Choose the Right Tools
Choosing coffee equipment (and espresso equipment, in particular) is a highly specialized business. Considering the countless manufacturer names, brands and models, it is easy to see why some restaurateurs choose inappropriate coffee preparation tools for their businesses or rely on their industrial foodservice supplier to provide equipment for “free” as a convenience.
In life and business, decisions of convenience are rarely the best choice for long-term success and as you may have already guessed, no equipment provided to you by a supplier is without cost. Whether amortized over the duration of an unfavorable supplier agreement or buried within the cost of your coffee, “free” equipment and other premiums are never truly “free” and should be avoided. When choosing your tools, we suggest that you work directly with an independent coffee equipment specialist or coffee roaster that is compensated only by you when making recommendations on your behalf.
Trust those that have substantial experience operating and maintaining the machines that you consider, then negotiate a fair price for good performing tools and the maintenance to keep them operating properly.
Educate Your Staff
An outstanding barista must possess the coffee-equivalent knowledge of a wine sommelier and perform with the technical competency and culinary artistry of a skilled chef. Baristas at the top of their craft that are involved in regional and national barista competitions commonly study and hone their skills for many years before advancing to global events, such as the World Barista Championships. In some countries, it is customary for a new barista-trainee to apprentice for several months before being allowed on bar serving drinks to customers.
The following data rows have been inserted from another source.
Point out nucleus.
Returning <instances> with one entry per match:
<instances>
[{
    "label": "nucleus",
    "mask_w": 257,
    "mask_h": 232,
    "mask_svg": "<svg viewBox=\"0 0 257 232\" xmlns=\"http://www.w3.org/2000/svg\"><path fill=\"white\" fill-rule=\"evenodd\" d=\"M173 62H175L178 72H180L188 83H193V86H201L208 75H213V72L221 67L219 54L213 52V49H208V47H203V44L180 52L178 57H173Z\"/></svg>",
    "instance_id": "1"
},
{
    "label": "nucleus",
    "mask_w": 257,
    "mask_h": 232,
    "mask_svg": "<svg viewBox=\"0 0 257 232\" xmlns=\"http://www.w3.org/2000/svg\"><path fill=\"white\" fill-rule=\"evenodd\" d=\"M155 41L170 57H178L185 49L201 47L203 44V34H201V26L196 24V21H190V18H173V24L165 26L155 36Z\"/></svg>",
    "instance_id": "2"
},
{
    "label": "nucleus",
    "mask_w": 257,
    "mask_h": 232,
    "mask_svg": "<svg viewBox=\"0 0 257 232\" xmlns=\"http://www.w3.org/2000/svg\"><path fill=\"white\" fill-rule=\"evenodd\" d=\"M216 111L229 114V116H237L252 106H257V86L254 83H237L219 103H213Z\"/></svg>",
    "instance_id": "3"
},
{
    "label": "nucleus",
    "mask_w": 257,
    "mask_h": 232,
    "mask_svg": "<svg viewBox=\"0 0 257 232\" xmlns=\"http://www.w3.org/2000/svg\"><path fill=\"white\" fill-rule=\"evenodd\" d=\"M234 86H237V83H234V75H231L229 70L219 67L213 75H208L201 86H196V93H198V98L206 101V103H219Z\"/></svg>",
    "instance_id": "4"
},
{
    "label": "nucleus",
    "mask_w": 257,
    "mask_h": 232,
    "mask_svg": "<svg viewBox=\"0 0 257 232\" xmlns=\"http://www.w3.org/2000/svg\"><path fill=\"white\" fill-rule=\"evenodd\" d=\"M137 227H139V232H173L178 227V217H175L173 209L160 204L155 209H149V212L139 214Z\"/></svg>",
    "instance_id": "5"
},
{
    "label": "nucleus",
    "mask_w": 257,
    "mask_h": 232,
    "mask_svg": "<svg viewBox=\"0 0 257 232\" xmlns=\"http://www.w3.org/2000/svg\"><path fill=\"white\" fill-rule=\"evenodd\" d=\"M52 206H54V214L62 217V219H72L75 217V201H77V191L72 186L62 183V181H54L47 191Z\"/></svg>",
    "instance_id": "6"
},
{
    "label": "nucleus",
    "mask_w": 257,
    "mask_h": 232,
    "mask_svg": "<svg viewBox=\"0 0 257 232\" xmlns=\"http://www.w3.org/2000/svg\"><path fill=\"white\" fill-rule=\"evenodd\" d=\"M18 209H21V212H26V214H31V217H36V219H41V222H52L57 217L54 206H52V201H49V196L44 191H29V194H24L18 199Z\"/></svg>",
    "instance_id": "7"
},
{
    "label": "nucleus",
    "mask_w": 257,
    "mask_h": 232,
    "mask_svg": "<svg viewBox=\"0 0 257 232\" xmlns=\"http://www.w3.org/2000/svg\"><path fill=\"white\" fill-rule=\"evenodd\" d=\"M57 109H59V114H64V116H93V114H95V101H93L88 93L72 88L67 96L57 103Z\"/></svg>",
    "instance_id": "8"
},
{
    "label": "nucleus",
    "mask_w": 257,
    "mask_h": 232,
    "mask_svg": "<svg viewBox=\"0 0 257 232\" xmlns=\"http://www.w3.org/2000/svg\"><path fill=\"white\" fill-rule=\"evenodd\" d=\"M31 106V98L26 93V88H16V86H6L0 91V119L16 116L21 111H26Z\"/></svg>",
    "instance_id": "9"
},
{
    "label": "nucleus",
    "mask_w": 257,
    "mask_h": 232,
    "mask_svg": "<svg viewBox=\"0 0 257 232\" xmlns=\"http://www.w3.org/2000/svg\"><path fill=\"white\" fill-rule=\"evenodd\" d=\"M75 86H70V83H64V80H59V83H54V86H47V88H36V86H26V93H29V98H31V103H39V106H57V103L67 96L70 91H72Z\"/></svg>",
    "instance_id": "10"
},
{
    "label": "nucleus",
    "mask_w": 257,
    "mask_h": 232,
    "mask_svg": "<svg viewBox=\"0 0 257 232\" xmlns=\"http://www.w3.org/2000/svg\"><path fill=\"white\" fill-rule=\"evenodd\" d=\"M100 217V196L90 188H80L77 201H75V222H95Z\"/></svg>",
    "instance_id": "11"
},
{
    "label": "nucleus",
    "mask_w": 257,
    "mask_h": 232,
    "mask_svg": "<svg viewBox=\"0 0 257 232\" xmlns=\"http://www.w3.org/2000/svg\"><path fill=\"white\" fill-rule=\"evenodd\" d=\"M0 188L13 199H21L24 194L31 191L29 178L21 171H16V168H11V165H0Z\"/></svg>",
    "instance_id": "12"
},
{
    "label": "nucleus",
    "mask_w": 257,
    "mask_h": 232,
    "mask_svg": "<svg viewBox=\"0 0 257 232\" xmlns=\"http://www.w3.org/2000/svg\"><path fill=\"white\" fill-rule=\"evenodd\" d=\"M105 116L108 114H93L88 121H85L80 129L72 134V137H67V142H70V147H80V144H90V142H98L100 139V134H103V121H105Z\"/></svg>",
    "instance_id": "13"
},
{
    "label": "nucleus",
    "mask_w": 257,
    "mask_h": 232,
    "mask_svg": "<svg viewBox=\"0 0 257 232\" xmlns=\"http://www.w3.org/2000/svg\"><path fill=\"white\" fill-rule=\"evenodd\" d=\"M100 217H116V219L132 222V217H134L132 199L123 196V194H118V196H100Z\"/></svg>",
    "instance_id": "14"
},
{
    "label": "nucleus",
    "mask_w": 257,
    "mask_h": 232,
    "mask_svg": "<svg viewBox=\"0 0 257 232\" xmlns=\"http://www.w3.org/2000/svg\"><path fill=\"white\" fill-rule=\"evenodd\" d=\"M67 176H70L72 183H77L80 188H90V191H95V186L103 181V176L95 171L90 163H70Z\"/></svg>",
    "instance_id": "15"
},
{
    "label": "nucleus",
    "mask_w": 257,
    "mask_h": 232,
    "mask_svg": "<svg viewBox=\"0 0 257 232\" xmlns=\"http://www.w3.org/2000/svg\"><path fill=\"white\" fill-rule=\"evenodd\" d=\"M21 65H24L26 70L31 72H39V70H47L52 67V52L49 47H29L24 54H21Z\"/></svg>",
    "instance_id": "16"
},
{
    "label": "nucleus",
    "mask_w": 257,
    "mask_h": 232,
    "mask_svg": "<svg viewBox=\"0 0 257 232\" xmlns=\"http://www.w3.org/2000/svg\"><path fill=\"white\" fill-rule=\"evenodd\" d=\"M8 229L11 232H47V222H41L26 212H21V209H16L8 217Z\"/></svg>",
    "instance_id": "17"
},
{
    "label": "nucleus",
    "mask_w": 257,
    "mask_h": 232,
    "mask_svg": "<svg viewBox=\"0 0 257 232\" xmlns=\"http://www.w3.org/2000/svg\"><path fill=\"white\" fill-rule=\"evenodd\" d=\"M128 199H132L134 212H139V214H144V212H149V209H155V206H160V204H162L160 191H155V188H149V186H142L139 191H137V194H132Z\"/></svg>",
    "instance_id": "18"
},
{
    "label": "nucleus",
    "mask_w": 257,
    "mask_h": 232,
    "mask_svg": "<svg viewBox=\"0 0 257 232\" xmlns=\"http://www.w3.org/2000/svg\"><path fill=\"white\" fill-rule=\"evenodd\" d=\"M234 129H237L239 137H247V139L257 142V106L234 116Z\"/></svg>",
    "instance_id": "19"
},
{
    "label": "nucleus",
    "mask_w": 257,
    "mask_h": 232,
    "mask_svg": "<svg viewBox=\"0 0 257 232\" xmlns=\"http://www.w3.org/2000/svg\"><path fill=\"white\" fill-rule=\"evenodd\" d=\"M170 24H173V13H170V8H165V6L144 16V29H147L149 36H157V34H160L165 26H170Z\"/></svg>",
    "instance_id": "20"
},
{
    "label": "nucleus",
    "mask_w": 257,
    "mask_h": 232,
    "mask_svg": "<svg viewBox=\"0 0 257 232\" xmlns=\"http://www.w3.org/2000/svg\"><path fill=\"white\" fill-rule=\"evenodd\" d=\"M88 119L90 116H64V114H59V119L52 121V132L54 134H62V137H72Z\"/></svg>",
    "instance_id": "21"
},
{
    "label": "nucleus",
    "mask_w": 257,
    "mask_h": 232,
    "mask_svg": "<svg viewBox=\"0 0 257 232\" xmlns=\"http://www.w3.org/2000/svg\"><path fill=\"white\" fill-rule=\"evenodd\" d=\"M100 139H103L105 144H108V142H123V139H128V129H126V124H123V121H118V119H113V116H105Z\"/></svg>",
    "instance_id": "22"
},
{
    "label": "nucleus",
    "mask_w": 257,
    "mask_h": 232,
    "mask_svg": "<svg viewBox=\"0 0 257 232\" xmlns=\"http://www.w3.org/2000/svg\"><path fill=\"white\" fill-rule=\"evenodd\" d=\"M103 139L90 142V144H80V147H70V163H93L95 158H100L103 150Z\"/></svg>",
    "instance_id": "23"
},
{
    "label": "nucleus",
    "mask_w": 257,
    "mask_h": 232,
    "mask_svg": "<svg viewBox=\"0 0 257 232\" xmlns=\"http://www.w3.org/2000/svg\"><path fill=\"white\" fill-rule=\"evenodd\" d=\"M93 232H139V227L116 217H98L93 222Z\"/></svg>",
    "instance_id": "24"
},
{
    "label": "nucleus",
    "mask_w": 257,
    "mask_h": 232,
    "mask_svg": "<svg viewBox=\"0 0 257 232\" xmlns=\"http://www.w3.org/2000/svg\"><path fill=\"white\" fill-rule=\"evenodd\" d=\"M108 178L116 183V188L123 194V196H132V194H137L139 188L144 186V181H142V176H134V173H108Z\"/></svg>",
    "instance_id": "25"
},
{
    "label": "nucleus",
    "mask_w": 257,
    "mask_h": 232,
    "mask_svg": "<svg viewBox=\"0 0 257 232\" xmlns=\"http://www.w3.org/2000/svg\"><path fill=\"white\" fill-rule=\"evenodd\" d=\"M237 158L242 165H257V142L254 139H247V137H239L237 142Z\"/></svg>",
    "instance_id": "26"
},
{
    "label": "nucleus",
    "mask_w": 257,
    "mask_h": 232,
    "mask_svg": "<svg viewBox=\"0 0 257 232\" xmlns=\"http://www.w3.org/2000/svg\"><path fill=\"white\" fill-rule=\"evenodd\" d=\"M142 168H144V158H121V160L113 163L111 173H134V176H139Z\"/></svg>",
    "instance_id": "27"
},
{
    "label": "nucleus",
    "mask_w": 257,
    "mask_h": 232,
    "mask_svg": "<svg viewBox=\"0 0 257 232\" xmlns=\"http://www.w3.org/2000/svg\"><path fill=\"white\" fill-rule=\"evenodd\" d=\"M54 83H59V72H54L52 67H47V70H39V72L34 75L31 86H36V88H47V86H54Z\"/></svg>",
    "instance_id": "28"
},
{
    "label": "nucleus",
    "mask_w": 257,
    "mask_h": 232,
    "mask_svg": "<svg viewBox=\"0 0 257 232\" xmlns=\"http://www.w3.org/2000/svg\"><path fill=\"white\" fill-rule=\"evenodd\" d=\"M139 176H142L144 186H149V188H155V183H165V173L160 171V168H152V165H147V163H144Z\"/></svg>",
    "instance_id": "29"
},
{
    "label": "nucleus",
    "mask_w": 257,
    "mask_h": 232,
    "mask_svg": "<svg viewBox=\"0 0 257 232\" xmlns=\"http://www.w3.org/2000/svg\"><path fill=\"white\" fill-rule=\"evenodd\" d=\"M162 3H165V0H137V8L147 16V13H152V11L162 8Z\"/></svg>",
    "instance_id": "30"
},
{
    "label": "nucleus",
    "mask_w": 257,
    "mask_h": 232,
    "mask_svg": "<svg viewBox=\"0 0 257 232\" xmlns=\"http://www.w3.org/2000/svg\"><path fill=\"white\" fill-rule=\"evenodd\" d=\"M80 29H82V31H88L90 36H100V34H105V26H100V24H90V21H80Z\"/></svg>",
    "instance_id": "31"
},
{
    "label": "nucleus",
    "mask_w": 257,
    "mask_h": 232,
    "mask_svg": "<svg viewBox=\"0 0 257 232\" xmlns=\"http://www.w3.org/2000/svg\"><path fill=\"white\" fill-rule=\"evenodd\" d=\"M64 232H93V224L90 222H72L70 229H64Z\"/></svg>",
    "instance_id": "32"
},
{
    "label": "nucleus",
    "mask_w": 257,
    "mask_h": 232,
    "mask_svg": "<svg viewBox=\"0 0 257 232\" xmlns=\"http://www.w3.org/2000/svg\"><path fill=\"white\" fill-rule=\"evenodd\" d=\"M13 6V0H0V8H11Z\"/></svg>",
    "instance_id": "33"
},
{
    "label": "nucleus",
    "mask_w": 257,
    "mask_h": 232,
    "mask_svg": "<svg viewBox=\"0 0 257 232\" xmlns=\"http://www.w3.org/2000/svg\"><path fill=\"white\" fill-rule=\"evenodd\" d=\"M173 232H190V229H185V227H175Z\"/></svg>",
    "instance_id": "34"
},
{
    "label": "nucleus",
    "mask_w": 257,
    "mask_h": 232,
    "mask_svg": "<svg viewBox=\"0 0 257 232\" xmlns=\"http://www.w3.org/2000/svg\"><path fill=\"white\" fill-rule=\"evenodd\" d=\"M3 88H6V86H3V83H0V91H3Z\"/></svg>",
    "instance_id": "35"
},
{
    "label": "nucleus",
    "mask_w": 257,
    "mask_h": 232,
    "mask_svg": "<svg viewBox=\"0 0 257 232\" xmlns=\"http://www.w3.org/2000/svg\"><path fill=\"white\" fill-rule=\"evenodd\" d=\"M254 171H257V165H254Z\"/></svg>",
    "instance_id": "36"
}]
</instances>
Training and the strict reinforcement of beverage quality standards in an environment that promotes continual education is the best way to ensure that your customers will experience consistently great coffee in your restaurant and come back for more. Unfortunately, despite being one of the most profitable offerings on any menu, coffee receives very little attention in new employee training sessions when compared to food, wine and service in most restaurants.
Mechanization can bring welcome relief to businesses that wish to serve an outstanding product but do not have environment or volume of business to maintain a full-time barista; however, no machine can never replace the decision-making ability of a properly trained staff. When choosing the route of automation to perform the actions of a barista, be certain it is applied as a tool and not as a crutch.
Give coffee the full attention that it deserves in your new employee training curriculum and be certain to regularly evaluate the performance of your personnel by tasting samples of the beverages that they produce. Where practical, dedicate coffee specialists within your staff that receive further coffee training and opportunities to advance their own product knowledge through outside events. There is a good chance that you have more than one coffee enthusiast already on your payroll; why not allow those employees an opportunity apply their personal interest to something that will benefit your business?
Coffee is not the beverage equivalent of an after dinner mint! When you give coffee attention and emphasis matching its complexity and income potential, you will see your customer satisfaction and business profitability improve. Treat your coffee like any other prepared food item on your menu and you will be amazed by the results!